課題内容 1. 次の本文抜粋で、宮田氏の発言中にかぎかっこで囲まれている語句をすべて挙げてください。発言全体を囲むかぎかっこは数えません。

本文抜粋.

○ ○ ○ ○ ○ ○ ○

にこやかな笑顔で出迎えていただいた地域創生部の3名は、その取り組みの旗振り役として、日々北陸地方の課題と向き合うフロントランナーたち。そのチームを率いる宮田シニアフェローは、製造業から銀行マンに転身したという異例の経歴の持ち主です。そのバックグラウンドを活かして、独自の視点で地方創生に取り組んでいます。

宮田シニアフェロー(以下、宮田):
「製造業と銀行業の大きな違いは、サービスの差別化の難しさにあると思います。製造業は、アウトプットである製品の品質やスペックで勝負しますが、銀行はサービスの質という「目に見えないもの」の価値を競い合います。金融業ですので、もちろん「お金」というものはサービスの中心にはありますが、それ以外の付加価値がカギを握る業界です。そのなかで、地方銀行として、地域の皆様に寄り添うサービス、具体的には地域の皆様の様々な「お困りごと」の解決に向けて伴走できるサービスづくりというのが、強く求められていると感じます。

宮田:
「例えば、地域経済の中核を占める中小企業にとって、産学連携はハードルが高いと思われがちです。これは、短期的な利益を追求する社会の流れと相まって、長期的な視点で経営を考えられる体力が、大企業と比べて少ないことが理由として挙げられます。ただ、「会社を成長させたい」という想いは、どの経営者様も持っているニーズではないでしょうか。そのニーズを充足する1つの手段として、世界最先端の研究シーズを有する大学が地域に存在するというのはとても価値のあることです。我々がそのニーズと研究シーズのマッチングを仲介することで、例えば他企業とのコラボレーションや資金調達のご相談など、長期的な成長を見据えた足元戦略について、具体的にご提案することができます。それがまさに、銀行が提供できる付加価値と言えるでしょう。地域の経営者様の未来を支える、「ワンストップ相談窓口」としての銀行の機能を、これから拡充していく必要があるのです。」

○ ○ ○ ○ ○ ○ ○

提供情報.
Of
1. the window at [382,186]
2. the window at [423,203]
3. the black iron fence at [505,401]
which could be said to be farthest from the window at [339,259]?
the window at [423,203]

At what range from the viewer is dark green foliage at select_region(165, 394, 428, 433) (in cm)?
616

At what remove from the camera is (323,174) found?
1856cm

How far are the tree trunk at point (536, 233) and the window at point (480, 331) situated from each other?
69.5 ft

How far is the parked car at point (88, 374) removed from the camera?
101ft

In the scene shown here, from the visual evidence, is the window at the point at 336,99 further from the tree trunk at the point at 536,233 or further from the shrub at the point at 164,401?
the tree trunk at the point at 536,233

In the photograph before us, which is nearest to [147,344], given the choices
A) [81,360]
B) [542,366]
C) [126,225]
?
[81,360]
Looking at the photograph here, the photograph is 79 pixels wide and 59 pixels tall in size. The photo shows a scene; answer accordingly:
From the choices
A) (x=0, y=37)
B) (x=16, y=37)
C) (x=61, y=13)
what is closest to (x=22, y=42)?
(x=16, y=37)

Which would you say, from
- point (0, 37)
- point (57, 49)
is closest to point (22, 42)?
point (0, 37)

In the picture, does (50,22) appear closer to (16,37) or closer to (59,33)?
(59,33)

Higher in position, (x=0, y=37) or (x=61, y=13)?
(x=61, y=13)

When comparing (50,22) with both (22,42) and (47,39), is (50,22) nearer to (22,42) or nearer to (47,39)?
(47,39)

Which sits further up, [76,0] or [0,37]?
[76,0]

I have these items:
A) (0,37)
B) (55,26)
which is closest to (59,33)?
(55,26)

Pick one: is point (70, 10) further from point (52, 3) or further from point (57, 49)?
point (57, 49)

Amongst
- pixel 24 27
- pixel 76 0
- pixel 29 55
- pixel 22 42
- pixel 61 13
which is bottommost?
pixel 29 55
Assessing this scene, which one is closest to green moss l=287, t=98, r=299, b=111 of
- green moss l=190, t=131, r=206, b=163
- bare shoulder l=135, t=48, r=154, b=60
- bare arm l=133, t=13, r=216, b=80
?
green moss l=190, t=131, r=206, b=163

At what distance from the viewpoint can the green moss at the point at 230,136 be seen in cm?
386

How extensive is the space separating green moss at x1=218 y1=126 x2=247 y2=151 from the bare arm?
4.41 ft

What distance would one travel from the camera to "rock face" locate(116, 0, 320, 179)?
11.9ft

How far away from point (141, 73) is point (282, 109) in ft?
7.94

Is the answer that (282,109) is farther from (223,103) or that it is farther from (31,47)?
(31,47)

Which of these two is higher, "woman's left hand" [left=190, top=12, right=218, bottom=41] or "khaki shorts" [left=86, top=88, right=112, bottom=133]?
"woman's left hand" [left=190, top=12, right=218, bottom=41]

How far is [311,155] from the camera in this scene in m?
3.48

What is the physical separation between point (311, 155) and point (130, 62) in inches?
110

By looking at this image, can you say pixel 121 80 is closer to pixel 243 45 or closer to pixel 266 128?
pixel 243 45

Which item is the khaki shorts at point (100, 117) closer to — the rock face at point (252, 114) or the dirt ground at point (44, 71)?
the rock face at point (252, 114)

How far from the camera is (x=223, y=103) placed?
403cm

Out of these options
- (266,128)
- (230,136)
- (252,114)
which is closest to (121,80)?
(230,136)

○ ○ ○ ○ ○ ○ ○

課題内容 2. 上の一覧から、文字列「khaki」を含む行をすべて集め、そのまま書き写してください。

演習の解答 1.
「目に見えないもの」
「お金」
「お困りごと」
「会社を成長させたい」
「ワンストップ相談窓口」

演習の解答 2.
Which of these two is higher, "woman's left hand" [left=190, top=12, right=218, bottom=41] or "khaki shorts" [left=86, top=88, right=112, bottom=133]?
Which item is the khaki shorts at point (100, 117) closer to — the rock face at point (252, 114) or the dirt ground at point (44, 71)?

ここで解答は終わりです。